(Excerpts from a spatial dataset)
· · ·

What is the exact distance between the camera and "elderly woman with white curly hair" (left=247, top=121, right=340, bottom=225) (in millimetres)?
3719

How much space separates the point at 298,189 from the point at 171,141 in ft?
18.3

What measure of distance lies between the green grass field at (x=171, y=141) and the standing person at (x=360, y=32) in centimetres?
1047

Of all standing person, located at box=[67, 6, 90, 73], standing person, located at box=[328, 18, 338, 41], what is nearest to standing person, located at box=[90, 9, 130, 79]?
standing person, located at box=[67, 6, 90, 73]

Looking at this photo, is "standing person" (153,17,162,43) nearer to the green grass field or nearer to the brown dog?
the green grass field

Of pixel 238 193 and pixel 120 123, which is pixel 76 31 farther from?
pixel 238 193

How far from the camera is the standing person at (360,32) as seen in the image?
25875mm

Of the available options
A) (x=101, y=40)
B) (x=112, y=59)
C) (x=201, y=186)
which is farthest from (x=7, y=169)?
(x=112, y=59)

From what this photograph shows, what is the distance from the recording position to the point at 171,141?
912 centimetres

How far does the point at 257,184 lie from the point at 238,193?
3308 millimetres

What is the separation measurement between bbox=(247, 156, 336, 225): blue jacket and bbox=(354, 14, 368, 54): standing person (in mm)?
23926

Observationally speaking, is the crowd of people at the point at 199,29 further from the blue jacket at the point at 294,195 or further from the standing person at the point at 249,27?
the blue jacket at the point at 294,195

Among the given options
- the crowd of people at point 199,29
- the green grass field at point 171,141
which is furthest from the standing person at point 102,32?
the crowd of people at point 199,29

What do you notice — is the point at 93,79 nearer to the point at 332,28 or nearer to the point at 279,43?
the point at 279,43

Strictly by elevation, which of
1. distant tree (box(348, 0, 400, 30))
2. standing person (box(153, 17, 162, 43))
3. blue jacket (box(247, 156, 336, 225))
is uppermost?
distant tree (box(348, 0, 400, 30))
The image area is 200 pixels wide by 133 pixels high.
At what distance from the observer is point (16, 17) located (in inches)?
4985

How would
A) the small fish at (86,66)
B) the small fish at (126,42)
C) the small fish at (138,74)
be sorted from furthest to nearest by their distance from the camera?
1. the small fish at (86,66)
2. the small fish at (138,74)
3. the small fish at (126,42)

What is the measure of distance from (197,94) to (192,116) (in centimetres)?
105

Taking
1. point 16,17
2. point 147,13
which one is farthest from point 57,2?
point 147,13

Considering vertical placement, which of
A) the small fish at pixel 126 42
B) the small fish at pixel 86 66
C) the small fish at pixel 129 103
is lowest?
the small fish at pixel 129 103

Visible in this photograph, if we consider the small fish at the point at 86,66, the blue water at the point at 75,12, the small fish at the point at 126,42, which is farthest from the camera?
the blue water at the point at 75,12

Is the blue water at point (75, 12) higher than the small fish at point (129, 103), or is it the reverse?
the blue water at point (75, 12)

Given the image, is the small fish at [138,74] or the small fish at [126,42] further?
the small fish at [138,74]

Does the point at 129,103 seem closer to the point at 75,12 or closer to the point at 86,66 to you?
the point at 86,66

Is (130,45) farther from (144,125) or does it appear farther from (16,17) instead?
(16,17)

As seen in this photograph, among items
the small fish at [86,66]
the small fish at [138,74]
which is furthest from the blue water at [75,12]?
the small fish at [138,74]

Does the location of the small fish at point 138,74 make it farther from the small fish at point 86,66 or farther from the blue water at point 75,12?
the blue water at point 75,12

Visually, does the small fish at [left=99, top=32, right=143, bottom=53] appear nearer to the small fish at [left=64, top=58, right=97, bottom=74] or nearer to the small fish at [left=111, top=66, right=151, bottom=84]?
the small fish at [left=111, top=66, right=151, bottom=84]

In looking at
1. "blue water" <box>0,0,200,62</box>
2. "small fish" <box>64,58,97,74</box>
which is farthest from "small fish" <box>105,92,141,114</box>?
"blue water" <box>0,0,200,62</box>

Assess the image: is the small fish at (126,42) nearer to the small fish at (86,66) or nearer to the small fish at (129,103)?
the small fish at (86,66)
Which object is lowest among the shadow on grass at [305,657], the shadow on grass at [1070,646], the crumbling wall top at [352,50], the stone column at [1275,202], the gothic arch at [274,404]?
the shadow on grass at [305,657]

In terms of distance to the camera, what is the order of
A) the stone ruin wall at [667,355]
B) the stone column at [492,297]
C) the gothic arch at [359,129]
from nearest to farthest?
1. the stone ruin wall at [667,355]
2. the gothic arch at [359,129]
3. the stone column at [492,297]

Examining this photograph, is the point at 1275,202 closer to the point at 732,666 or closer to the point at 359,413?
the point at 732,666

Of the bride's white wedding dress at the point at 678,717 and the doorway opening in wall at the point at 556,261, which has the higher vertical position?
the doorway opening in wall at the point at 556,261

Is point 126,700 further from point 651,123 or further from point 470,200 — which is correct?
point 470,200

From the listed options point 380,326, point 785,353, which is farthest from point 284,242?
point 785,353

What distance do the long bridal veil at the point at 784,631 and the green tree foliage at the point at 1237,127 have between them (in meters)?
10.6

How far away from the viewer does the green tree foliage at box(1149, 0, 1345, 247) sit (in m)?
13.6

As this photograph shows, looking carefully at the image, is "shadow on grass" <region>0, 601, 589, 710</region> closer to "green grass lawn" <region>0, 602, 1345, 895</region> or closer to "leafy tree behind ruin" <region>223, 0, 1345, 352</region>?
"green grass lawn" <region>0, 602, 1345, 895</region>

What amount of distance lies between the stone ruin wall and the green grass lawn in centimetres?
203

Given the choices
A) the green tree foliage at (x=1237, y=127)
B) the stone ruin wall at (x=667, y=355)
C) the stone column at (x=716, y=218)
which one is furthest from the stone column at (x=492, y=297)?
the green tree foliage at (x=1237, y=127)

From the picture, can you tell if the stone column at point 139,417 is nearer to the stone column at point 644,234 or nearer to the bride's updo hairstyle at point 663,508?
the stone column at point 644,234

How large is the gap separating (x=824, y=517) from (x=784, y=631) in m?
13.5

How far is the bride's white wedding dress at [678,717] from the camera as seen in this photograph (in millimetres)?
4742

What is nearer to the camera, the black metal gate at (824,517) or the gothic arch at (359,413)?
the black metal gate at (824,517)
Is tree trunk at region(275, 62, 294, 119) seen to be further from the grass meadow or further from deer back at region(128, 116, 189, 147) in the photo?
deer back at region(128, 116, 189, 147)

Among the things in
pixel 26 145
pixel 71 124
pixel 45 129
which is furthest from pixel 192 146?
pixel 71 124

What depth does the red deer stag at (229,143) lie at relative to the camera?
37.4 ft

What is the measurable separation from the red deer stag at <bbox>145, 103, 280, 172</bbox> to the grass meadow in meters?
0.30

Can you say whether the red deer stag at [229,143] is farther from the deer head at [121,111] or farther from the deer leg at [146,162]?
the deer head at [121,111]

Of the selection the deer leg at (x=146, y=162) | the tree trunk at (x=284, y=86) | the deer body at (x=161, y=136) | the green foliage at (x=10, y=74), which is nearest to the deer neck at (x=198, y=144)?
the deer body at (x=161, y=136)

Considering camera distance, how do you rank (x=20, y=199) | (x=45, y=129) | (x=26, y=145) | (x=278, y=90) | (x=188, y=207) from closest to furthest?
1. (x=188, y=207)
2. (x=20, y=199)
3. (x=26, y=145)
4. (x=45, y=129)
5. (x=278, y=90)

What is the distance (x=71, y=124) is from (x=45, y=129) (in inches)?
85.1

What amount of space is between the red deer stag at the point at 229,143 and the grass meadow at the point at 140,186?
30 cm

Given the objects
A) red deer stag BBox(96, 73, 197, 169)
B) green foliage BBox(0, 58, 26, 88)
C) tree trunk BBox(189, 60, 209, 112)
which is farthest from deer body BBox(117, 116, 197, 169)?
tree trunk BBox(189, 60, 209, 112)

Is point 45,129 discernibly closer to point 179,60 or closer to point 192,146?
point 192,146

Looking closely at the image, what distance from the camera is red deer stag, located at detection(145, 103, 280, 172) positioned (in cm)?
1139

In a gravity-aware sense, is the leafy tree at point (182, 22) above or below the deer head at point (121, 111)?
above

· · ·

[STATED PROBLEM]: Starting at the line that contains "Of the selection", print every line through the end of the listing, word for word. Leave out all the rest.

[IN RESPONSE]:
Of the selection the deer leg at (x=146, y=162) | the tree trunk at (x=284, y=86) | the deer body at (x=161, y=136) | the green foliage at (x=10, y=74), which is nearest to the deer neck at (x=198, y=144)?
the deer body at (x=161, y=136)

Considering camera distance, how do you rank (x=20, y=199) | (x=45, y=129) | (x=26, y=145) | (x=278, y=90) | (x=188, y=207) from closest to furthest?
1. (x=188, y=207)
2. (x=20, y=199)
3. (x=26, y=145)
4. (x=45, y=129)
5. (x=278, y=90)

What is the distance (x=71, y=124) is from (x=45, y=129) (in inches)?
85.1

What amount of space is between the red deer stag at the point at 229,143 and the grass meadow at the point at 140,186?
30 cm

Given the objects
A) red deer stag BBox(96, 73, 197, 169)
B) green foliage BBox(0, 58, 26, 88)
C) tree trunk BBox(189, 60, 209, 112)
which is farthest from deer body BBox(117, 116, 197, 169)?
tree trunk BBox(189, 60, 209, 112)

Is point 45,129 discernibly closer to point 179,60 or closer to point 192,146?
point 192,146

Looking closely at the image, what distance from the camera is red deer stag, located at detection(145, 103, 280, 172) positioned (in cm)?
1139

In a gravity-aware sense, is the leafy tree at point (182, 22) above or below the deer head at point (121, 111)?
above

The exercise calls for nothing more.